First things first, I am a dedicated member of Fan Fiction.net - reach me at http://www.fanfiction.net/~acatholicgirl I am a more avid user there, and have written stories for National Treasure, Pirates of the Caribbean, The Sound of Music, and Blue's Clues.
Name: Katrina von Bobston...j/k. But one of my teachers calls me Katrina, as an inside joke.
Location: The North Pole, I have a part-time job as one of Santa's elves...do you really believe me?
Age: 495, I have been reincarnated many times.
"Quotes of My Life"
1. Last year, we had a substitute teacher that had been my third grade teacher. She's an old dear, but a little too old. In Health Class, the teacher paid no attention to the class and just wrote stuff about our topic - "Having a Baby in The Eyes of A Parent" - on the blackboard. I was sitting with three good friends - two boys and another girl. One boy went to the bathroom, I took his worksheet that the teacher had given us all and circled "You're going to have a baby" on the sheet. Next to it, we wrote 'Congrats, Daddy', 'Who's the Mommy?', and 'Is it a girl or boy?; You had to be there to laugh hard at it...
2. I was in my little sisters' bedroom and one of them was playing with Mary Poppins and Bert dolls. She was pretending that Bert was proposing to Mary. "Bert" said: "Mary, I love you. I want to sleep with you." And I just exploded with laughter. She's only ten years old and doesn't know the facts of life yet, ha...
3. The infamous Sanitation Man=D...um, I'd really rather not explain, lol!
4. "What are we wearing to the city, Patrick?" "Uh...clothes?" LAUGHTER!! You see, our homeroom was going to NYC to see Wintuk and we were supposed to get dressed up - no jeans, sneakers, etc. Patrick was taking a test in another room and came in after our teacher had explained everything.

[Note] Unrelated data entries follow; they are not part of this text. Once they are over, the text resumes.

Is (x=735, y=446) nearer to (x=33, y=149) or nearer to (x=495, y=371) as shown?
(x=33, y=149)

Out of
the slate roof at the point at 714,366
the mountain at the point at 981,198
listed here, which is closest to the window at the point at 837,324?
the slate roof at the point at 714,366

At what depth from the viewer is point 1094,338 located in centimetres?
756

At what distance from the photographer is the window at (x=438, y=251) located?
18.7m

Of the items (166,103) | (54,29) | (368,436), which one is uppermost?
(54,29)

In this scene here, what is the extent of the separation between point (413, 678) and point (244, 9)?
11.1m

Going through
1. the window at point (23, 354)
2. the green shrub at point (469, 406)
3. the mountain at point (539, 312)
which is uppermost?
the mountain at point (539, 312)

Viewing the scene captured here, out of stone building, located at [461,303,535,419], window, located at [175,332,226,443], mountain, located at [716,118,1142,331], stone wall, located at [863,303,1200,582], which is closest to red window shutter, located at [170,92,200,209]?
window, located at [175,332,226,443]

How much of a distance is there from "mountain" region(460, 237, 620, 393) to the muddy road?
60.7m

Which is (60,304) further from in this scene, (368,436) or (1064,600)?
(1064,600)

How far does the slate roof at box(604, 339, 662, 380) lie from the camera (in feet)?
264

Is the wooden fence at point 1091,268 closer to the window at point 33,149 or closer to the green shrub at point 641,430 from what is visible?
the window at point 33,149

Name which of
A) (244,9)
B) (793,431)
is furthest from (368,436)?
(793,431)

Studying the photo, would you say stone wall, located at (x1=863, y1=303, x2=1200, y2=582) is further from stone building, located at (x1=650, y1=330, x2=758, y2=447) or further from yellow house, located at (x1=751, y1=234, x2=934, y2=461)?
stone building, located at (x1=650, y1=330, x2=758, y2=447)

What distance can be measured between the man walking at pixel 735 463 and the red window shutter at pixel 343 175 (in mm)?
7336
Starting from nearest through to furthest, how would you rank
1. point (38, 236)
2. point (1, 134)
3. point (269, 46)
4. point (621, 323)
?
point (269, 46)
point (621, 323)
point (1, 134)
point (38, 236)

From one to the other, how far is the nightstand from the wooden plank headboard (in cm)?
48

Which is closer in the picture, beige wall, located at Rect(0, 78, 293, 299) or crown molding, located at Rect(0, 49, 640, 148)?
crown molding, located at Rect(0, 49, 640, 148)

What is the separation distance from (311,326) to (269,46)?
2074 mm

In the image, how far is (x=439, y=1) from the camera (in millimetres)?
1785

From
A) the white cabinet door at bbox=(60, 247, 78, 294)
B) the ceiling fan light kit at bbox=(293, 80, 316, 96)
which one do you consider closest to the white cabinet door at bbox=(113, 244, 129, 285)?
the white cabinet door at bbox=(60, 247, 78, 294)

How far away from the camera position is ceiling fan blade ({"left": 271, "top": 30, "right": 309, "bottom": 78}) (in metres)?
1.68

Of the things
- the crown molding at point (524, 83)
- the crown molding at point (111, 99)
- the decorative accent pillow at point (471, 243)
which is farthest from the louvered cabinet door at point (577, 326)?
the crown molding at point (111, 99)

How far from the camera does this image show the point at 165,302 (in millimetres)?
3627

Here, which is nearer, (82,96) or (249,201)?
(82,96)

The quote above was then uttered by my teacher and then Pat.
5. "Say hello to 'Big Fat Joe'!" An inside joke between my sister and I, tee-hee...
6. One of my friends tends to burst out with patriotic speeches in school, blabbering about, "taxes and being American." This past week, our homeroom did this arts & crafts thing with little third-graders, and my friend that does all these speeches got along perfectly with the kid he was paired with, and didn't get along with the kid my other friend was paired with. So, the friend who does the speeches was "protesting" or whatever, and then the third-grader of my other friend goes, "You're too spiritual!" My friend who does the speeches: "Quiet, arrogant child!" The kid: "You're mean!" My friend: "I don't like you!" hahahahaha...
7. My sister naming the little black bugs we occasionally find lurking in our kitchen...today, she found two of them and named them Frankie and Fred. The next one she finds will be named Oswald. My sister was obviously dropped on her head as a baby.
8. My mother, siblings, and I went to the Bronx Zoo over spring break. On our way there, we passed a school for the deaf. I asked my mom what the building was for, and she said, "It's a school for the deaf." And then my sister - who was all the way in the back seat, the same sister who names little black bugs and has Bert propose to Mary - screeches, "What's that? School for the dead?" My mom goes, "School for the DEAF. Maybe they can help you!" Haha, no day is dull with my sister...
"The problem with here is that it's where I'm from."
"Forgetting someone is not remembering any of the memories or good times. Letting go of someone is moving on, but keeping the memories. So, don't forget them, but let them go."